Stored data entries:
# # #

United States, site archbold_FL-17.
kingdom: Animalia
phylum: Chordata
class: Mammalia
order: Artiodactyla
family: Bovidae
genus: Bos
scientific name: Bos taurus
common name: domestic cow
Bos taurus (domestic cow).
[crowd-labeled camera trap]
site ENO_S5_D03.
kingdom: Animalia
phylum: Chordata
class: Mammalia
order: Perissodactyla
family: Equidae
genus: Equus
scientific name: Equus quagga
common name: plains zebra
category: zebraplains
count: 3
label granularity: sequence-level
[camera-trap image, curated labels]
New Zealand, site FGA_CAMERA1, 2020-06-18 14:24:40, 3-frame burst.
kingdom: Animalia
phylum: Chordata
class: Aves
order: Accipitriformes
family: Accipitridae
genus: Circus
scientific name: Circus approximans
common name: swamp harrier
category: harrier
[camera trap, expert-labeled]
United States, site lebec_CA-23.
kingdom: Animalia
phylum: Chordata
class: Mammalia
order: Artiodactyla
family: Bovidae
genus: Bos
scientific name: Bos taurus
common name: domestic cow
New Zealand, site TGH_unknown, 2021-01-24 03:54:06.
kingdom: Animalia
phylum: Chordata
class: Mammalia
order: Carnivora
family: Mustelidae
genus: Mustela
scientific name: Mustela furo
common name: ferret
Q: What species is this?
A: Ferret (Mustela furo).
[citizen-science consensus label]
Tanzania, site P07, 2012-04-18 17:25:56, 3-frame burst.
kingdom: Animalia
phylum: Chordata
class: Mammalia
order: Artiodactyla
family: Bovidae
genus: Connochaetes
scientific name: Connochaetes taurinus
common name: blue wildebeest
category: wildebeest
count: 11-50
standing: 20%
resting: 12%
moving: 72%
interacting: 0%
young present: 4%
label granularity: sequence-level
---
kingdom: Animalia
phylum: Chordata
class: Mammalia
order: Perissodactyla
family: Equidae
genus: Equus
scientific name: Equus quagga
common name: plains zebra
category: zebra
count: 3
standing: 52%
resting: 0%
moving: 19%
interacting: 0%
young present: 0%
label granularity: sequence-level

# # #

» Problem: Copy the stretch of the records above that runs from the line with "[camera trap, expert-labeled]" through the line with "Q: What species is this?". Both end lines belong in the copy, and nothing else does.

» Result below:
[camera trap, expert-labeled]
United States, site lebec_CA-23.
kingdom: Animalia
phylum: Chordata
class: Mammalia
order: Artiodactyla
family: Bovidae
genus: Bos
scientific name: Bos taurus
common name: domestic cow
New Zealand, site TGH_unknown, 2021-01-24 03:54:06.
kingdom: Animalia
phylum: Chordata
class: Mammalia
order: Carnivora
family: Mustelidae
genus: Mustela
scientific name: Mustela furo
common name: ferret
Q: What species is this?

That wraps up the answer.